Pour le bon fonctionnement des équipes et la continuité de service, il est précisé que tous les cercles doivent s’assurer d’une présence minimale de leurs effectifs sur site, sauf situation exceptionnelle.

3.2. Plages horaires et charge de travail
Le télétravail s’exercera dans le respect des dispositions légales et conventionnelles applicables en matière de temps de travail.
Le passage au télétravail n'aura aucune incidence sur la durée habituelle de travail du·de la salarié·e, en particulier sur le nombre d'heures et/ou de jours travaillés qui continueront de s'inscrire dans le cadre de l'organisation du temps de travail en vigueur au sein d’ARCADIE.
Pendant les jours de télétravail, le·a salarié·e reste joignable.
Les plages horaires pendant lesquelles le·a télétravailleur·se peut être contacté par l’entreprise (notamment responsable, collègues, autres services…) sont déterminées d’un commun accord entre le·a télétravailleur·se et le·a supérieur·e hiérarchique concerné·e, dans le respect des conditions cumulatives suivantes :
  • elles doivent correspondre aux horaires de référence habituels qui sont applicables au·à la salarié·e au sein d’ARCADIE ;
  • elles doivent être en correspondance avec l’horaire habituel de fonctionnement du cercle du·de la salarié·e ;
  • elles doivent se situer impérativement entre les horaires d’ouverture et de fermeture de l’établissement, le cas échéant ;
Ces plages horaires d'accessibilité seront fixées dans l'avenant au contrat de travail formalisant le passage en télétravail.
Pour pouvoir contrôler le temps de travail effectué, ainsi que le respect des durées maximales de travail et des durées minimales de repos, le·a télétravailleur·se renseignera ses horaires de travail (ou demi-journée ou journée pour les forfaits jours) pour chaque jour travaillé à son domicile dans l’outil de gestion des temps, en utilisant un motif spécifique et explicite quant à la situation de télétravail.

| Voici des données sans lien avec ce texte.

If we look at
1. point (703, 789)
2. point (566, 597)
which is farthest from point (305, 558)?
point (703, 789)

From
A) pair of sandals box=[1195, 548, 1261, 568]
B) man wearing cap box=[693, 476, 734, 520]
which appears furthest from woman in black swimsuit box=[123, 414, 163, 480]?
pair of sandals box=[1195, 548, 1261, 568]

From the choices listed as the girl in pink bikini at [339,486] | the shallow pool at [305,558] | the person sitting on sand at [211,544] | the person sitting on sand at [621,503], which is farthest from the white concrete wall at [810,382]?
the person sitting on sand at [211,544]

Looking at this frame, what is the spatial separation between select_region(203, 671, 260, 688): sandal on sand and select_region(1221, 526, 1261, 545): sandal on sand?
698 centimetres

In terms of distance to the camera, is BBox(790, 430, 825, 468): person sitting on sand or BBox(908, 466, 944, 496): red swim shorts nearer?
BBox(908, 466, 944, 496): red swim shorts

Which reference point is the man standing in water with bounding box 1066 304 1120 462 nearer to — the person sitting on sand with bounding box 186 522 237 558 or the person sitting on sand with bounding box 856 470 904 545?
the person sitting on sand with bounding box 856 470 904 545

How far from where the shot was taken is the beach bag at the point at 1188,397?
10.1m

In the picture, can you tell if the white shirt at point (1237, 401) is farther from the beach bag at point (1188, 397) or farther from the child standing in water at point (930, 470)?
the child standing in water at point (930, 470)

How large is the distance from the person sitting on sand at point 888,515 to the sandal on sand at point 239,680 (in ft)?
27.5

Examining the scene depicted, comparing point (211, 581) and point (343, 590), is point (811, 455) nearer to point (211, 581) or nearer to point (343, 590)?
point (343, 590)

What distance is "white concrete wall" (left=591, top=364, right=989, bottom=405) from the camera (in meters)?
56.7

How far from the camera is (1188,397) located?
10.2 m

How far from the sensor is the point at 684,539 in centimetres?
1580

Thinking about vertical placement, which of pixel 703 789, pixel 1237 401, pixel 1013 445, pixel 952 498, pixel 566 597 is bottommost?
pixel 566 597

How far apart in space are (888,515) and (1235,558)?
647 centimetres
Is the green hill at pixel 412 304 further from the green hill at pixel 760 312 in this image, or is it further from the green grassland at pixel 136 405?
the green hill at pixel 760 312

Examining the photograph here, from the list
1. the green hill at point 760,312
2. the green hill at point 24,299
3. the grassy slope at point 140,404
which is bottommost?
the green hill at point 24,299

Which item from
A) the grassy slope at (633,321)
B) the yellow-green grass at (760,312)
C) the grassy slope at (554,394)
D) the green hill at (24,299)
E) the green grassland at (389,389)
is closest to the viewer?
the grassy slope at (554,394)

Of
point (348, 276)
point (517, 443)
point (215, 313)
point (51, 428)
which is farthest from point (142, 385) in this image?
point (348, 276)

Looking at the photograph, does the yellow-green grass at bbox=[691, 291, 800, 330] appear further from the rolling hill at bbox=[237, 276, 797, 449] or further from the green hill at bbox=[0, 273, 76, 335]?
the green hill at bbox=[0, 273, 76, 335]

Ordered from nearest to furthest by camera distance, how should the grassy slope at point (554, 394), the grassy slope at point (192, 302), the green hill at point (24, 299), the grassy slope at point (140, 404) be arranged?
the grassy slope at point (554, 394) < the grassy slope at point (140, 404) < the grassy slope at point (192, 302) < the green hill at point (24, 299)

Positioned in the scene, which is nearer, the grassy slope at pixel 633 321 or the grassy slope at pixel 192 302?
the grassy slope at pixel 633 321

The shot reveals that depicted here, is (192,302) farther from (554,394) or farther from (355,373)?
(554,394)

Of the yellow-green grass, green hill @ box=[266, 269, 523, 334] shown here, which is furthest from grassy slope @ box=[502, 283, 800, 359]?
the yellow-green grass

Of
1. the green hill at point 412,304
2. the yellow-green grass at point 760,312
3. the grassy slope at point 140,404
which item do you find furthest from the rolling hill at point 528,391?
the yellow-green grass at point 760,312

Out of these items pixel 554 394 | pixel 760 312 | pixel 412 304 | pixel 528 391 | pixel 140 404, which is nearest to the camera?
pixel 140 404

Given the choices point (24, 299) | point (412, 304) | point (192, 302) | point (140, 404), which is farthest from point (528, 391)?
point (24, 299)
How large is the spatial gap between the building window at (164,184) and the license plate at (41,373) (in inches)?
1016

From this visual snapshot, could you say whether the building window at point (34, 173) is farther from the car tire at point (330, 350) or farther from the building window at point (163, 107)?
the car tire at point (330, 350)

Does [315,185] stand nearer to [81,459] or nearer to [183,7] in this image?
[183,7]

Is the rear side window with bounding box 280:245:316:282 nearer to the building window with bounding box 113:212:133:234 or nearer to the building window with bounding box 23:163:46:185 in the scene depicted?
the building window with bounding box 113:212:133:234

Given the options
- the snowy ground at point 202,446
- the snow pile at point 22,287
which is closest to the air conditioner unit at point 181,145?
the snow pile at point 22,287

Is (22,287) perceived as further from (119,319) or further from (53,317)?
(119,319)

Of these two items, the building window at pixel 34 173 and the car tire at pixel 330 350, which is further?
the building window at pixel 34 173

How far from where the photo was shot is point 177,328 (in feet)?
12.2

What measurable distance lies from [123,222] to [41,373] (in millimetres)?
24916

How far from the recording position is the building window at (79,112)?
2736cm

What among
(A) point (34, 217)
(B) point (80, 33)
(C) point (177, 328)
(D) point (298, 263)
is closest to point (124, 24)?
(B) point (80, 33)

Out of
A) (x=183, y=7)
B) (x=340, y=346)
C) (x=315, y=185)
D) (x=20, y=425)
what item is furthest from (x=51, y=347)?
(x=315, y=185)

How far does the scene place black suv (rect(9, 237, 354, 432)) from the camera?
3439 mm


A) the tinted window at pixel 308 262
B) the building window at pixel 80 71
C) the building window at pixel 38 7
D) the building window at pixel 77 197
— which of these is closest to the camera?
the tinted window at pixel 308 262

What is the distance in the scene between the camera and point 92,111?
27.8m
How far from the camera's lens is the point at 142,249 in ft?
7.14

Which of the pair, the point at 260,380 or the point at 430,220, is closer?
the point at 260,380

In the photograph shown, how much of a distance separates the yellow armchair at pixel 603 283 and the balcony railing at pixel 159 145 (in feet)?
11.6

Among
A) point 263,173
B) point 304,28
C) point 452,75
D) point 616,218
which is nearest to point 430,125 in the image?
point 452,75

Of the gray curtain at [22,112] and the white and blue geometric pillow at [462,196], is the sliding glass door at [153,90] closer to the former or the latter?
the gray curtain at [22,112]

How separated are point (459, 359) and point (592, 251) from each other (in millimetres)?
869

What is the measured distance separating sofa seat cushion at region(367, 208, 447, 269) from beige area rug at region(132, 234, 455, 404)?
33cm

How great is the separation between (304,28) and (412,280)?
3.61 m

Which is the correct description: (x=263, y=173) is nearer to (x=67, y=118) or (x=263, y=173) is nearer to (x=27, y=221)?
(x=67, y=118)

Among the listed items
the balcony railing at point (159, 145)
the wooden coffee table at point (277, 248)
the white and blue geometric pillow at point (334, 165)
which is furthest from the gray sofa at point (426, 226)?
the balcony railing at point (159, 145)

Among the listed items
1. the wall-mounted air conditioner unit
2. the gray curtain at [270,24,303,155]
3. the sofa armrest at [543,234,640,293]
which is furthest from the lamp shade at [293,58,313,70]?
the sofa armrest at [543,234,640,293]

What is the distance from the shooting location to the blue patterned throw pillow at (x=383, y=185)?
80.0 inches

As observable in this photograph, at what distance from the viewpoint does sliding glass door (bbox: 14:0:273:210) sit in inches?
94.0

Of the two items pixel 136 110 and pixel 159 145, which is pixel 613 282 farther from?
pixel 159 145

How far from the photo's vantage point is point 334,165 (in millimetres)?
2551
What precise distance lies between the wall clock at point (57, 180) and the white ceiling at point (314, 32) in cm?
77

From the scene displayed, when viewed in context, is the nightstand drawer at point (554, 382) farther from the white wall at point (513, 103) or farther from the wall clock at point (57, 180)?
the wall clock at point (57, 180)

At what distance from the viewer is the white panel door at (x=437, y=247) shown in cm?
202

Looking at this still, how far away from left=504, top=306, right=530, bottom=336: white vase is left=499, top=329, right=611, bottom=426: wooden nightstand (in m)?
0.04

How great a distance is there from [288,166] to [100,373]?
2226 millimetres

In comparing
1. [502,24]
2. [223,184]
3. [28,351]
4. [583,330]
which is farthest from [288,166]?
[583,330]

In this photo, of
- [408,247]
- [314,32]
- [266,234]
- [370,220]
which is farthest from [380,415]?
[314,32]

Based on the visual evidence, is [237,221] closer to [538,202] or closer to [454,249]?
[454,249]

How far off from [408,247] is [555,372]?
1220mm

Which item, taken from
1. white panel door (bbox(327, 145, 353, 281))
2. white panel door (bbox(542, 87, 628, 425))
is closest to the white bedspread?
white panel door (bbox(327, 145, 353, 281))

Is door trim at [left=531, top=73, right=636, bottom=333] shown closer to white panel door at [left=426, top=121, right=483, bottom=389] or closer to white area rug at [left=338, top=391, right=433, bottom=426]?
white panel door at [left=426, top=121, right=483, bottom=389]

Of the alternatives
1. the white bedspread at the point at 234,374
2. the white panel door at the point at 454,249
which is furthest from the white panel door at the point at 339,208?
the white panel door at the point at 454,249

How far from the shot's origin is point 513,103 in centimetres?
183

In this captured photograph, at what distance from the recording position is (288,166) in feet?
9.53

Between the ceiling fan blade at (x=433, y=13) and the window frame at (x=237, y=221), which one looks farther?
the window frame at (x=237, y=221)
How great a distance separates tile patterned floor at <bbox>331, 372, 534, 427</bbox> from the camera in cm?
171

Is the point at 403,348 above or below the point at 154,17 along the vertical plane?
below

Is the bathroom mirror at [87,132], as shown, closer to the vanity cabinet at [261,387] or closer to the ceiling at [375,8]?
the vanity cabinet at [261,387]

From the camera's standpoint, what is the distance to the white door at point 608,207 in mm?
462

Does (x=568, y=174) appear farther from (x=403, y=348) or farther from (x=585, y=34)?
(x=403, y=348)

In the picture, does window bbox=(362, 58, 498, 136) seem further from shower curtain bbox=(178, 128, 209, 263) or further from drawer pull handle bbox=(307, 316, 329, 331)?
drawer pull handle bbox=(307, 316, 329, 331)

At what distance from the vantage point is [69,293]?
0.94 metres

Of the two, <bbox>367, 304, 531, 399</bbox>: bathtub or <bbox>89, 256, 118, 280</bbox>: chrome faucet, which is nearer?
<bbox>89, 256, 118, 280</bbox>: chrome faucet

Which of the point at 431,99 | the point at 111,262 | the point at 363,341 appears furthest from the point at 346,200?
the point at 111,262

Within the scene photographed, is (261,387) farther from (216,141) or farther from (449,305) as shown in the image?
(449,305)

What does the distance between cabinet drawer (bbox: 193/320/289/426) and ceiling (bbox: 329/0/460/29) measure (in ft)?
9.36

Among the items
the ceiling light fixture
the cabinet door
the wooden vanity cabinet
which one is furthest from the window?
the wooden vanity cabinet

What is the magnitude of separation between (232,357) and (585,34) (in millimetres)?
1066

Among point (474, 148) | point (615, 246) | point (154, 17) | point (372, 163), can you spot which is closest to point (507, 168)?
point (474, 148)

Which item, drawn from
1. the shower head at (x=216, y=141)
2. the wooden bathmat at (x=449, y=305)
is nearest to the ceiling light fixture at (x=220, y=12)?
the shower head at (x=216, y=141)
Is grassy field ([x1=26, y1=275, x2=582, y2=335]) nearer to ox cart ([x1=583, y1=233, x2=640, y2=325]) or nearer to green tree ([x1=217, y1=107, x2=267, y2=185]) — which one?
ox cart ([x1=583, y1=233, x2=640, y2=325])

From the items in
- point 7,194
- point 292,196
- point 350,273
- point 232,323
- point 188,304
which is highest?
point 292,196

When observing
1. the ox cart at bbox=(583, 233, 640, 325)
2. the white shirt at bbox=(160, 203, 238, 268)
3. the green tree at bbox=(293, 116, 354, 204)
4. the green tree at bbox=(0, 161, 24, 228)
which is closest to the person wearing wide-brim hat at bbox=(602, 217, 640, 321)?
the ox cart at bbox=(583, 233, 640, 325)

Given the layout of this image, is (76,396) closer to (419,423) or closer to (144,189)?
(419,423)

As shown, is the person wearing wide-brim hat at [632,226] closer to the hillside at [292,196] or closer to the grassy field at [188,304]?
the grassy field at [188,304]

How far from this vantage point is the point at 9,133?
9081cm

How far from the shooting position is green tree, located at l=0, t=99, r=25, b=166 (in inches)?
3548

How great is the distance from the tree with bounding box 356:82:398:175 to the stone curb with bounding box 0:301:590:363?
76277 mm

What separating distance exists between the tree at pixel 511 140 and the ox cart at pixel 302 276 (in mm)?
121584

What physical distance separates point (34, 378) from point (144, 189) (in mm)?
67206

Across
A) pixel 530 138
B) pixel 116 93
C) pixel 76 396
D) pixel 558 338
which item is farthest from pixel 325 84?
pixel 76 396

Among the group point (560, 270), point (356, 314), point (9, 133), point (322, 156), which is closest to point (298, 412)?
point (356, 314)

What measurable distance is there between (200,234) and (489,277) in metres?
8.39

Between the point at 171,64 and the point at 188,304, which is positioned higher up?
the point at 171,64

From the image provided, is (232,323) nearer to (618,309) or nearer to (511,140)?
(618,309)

Dans le respect du droit à la déconnexion,

les heures réalisées au-delà des heures prévisionnelles ne sont pas admises sauf occasionnellement pour les cadres au forfait-jours ou demande exceptionnelle du·de la supérieur·e hiérarchique.

Le télétravail ne peut donner lieu ni à des heures supplémentaires, ni à des heures complémentaires.

Par ailleurs, le·a supérieur·e hiérarchique concerné·e s'engage à ce que la charge de travail et les délais d'exécution soient évalués suivant les mêmes méthodes que celles utilisées pour les travaux exécutés dans les locaux d’Arcadie. Le·a supérieur·e hiérarchique concerné·e suivra régulièrement, notamment lors des entretiens avec le·a salarié·e, la bonne exécution du travail en télétravail.
Enfin, un point de suivi spécifique portant sur les conditions d’activité du·de la salarié·e et sa charge de travail dans le cadre du télétravail devra être organisé tous les ans par le cercle Richesse Humaine.
3.3. Dispositions spécifiques au télétravail occasionnel ou en cas de circonstances exceptionnelles ou en cas de force majeure
Le télétravail occasionnel ou en cas de circonstances exceptionnelles ou en cas de force majeure a vocation à répondre à des situations inhabituelles ou imprévisibles ou à des situations d’urgence (exemple : pandémie sanitaire). Il sera réservé aux salarié·es disposant, dans le cadre de l'exercice normal de leurs fonctions, d’outils de travail à distance mis à disposition par ARCADIE.
Le télétravail occasionnel ou en cas de circonstances exceptionnelles ou en cas de force majeure pourra être mis en place par journée(s) ou demi-journée(s) à la demande du·de la salarié·e (ex. pénurie de combustibles ou intempéries occasionnant des difficultés de déplacement très importantes et inhabituelles ou d'événements exceptionnels justifiés) ou de l’employeur.
De même, la mise en place d'un télétravail occasionnel lié à une grossesse ou à un temps partiel thérapeutique ou autre cas particulier pourra être accepté.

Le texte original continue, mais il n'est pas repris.